Krochak R J, Baker D G
Urology. 1986 May;27(5):389-93. doi: 10.1016/0090-4295(86)90399-7.
Radiation nephritis is both volume and dose related. Clinical experience would indicate that a minimum of one third of the renal volume needs to be excluded from nephrotoxic doses which appears to have a threshold of 2,000 cGy. The site of damage leading to renal failure appears to be the microvasculature ultimately expressed as glomerulosclerosis. How much direct damage to the tubular system contributes to this process is unclear, but undoubtedly the resultant systemic physiologic effects potentiate the expression of damage in the irradiated kidney. The acute syndrome, with all the potential manifestations of renal failure, rarely presents sooner than six months and appears to have no clear prodrome, although it would seem reasonable that a subclinical syndrome consisting of abnormalities detectable by urinalysis may occur. Treatment of radiation-induced nephritis or hypertension is no different from treatment for nephritis from any other cause and should be aggressive with lifelong follow-up. Carcinogenesis is a rare late expression of radiation-induced kidney damage.

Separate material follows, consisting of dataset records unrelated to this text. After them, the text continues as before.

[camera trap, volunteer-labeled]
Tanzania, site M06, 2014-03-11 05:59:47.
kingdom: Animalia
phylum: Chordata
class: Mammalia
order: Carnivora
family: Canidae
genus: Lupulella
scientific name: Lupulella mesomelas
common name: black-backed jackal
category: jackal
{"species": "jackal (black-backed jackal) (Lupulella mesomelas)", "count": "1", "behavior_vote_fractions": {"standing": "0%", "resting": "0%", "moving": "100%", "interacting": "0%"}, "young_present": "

放射性肾炎与照射剂量及肾脏受照射体积均相关。临床经验表明,肾毒性剂量需排除至少三分之一的肾实质,肾毒性剂量阈值约为2000 cGy。导致肾衰竭的损伤部位似乎是微血管系统,最终表现为肾小球硬化。目前尚不清楚肾小管系统的直接损伤在此过程中起多大作用,但毫无疑问,由此产生的全身生理效应会加重受照射肾脏的损伤表现。急性放射性肾炎综合征表现为肾衰竭的所有潜在症状,很少在6个月内出现,且似乎没有明显的前驱症状,不过,出现由尿液分析可检测到的异常所组成的亚临床综合征似乎是合理的。放射性肾炎或高血压的治疗与其他原因引起的肾炎治疗并无不同,应积极治疗并进行终身随访。致癌是放射性肾损伤罕见的晚期表现。